Jun 3, 2011 14:39 GMT  ·  By

Children as young as 3 can meet the clinical criteria for being diagnosed with major depressive disorder (MDD), says a part of the international scientific community. The other half opposes this notion, arguing that such a diagnostic cannot be placed on a 3-year-old.

Studies conducted on this issue up to this point have demonstrated that infants suspected of MDD display similar brain activity patterns to adults suffering from the same disorder. This is the main piece of evidence that scientists in the first group has.

But these findings are controversial. One of the reason for that is the fact that we still don't know very much about how the human brain operates, especially at a young age. Only in recent times have experts begun taking an active interest in how the brain changes with age.

Investigations have demonstrated that children perceive words, emotions, shapes, colors, morality, math and a whole host of other factors differently than adults do. Does this imply that diagnostics should be placed differently, or not?

Washington University in St. Louis (WUSL) child psychiatrist Dr. Joan Luby, the director of the early emotional development program at the university, says that she has been studying depression in preschool children for the better part of two decades.

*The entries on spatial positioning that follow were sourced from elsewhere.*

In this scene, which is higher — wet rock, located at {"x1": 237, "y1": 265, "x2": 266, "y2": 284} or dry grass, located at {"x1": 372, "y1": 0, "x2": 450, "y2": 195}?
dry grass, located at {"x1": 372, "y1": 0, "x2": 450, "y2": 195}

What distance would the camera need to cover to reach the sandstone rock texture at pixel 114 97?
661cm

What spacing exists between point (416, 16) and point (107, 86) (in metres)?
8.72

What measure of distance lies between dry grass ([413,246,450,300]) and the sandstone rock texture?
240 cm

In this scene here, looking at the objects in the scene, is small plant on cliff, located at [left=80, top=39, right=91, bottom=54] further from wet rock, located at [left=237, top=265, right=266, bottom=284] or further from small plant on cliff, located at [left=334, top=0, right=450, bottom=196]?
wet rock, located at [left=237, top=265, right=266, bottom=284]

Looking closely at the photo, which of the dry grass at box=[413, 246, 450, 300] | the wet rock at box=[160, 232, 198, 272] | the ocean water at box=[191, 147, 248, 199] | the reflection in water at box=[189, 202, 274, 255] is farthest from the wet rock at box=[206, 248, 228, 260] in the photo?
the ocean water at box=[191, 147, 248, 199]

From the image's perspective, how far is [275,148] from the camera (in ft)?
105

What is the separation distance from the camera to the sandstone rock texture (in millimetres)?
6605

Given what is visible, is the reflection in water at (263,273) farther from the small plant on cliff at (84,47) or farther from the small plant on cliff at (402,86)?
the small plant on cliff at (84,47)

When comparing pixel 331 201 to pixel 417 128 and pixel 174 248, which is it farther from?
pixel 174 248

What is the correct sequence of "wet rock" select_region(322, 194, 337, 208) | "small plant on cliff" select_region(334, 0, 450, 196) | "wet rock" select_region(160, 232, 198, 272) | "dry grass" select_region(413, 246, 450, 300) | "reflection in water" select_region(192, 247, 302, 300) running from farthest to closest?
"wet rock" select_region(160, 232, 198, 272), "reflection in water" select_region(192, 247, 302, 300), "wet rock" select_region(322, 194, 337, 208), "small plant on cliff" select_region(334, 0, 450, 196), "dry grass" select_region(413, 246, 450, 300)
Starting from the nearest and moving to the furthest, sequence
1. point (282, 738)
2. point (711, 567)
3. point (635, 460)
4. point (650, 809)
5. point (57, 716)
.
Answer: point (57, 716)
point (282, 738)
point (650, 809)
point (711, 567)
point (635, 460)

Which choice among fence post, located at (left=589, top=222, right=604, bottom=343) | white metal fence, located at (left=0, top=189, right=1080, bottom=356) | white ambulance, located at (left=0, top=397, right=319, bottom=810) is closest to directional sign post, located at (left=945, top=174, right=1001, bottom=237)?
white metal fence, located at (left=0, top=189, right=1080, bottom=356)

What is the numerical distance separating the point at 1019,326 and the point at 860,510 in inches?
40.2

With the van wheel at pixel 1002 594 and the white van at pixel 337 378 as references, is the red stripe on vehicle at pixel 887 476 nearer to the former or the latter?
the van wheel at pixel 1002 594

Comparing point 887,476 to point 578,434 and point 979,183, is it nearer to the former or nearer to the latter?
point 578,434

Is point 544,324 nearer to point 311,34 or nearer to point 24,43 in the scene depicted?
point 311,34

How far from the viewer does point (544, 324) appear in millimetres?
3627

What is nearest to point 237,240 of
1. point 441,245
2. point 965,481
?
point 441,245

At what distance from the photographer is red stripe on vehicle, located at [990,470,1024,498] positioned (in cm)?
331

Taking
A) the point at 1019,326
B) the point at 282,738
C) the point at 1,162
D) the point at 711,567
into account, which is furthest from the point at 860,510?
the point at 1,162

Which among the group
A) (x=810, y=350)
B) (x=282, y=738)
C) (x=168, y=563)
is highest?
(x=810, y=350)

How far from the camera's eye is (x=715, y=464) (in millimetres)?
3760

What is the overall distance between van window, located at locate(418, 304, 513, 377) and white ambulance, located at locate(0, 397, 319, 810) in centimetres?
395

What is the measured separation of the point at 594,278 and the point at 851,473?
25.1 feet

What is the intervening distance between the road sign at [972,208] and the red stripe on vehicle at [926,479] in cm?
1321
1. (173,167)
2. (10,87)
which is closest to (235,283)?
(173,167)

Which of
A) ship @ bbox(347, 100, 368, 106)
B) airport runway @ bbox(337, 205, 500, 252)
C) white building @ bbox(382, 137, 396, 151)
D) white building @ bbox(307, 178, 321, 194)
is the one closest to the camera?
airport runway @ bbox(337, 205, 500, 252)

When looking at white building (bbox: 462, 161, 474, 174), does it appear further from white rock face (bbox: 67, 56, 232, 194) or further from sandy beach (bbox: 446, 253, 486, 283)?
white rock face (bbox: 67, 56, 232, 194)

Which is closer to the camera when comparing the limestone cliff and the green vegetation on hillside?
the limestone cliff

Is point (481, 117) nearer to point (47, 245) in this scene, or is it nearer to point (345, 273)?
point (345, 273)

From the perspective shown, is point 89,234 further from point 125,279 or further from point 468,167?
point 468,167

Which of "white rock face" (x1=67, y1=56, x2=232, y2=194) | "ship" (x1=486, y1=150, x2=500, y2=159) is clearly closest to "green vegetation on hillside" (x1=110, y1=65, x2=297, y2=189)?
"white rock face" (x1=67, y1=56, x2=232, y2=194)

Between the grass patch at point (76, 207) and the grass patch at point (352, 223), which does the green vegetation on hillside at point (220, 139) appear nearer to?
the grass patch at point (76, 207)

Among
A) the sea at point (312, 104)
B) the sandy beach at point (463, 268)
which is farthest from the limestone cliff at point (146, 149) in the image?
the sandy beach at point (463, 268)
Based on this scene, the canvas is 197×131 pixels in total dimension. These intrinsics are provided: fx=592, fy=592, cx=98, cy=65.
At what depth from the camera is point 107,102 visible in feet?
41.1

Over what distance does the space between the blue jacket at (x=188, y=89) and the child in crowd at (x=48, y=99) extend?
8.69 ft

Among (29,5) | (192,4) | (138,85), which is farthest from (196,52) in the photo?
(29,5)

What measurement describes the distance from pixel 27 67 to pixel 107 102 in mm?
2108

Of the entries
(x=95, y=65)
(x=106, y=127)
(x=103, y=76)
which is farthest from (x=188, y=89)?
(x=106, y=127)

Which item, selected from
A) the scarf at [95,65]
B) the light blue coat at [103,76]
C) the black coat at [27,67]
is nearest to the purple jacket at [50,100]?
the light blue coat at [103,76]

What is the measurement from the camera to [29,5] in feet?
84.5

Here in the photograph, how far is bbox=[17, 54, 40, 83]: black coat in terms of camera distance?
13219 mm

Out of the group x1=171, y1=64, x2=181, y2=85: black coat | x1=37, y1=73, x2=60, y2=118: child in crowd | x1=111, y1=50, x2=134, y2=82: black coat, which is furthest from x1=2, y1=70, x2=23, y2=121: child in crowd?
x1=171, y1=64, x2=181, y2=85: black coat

The expert argues that the view holding that young children do not have the emotional or cognitive competence or capabilities to experience MDD is wrong. “When you think about it, most of the core symptoms of depression are developmentally broad,” Luby says, quoted by PsychCentral.

“Sadness and irritability can occur at any age from infancy to very old age. But symptoms like anhedonia were thought to be adult problems because it’s often talked about as decreased libido,” she adds.

“That, obviously, doesn’t occur in young children. But when you developmentally translate it to an absence of joyfulness, especially when joyfulness is the dominant mood state of young children, you have a pretty robust clinical marker,” the investigator adds.

Functional magnetic resonance imaging (fMRI) of the preschool brain has evidence neural activation patterns that are surprisingly consistent across age groups, the researcher concludes. Details of the work appear in a paper published in the March 2011 issue of the Journal of Affective Disorders.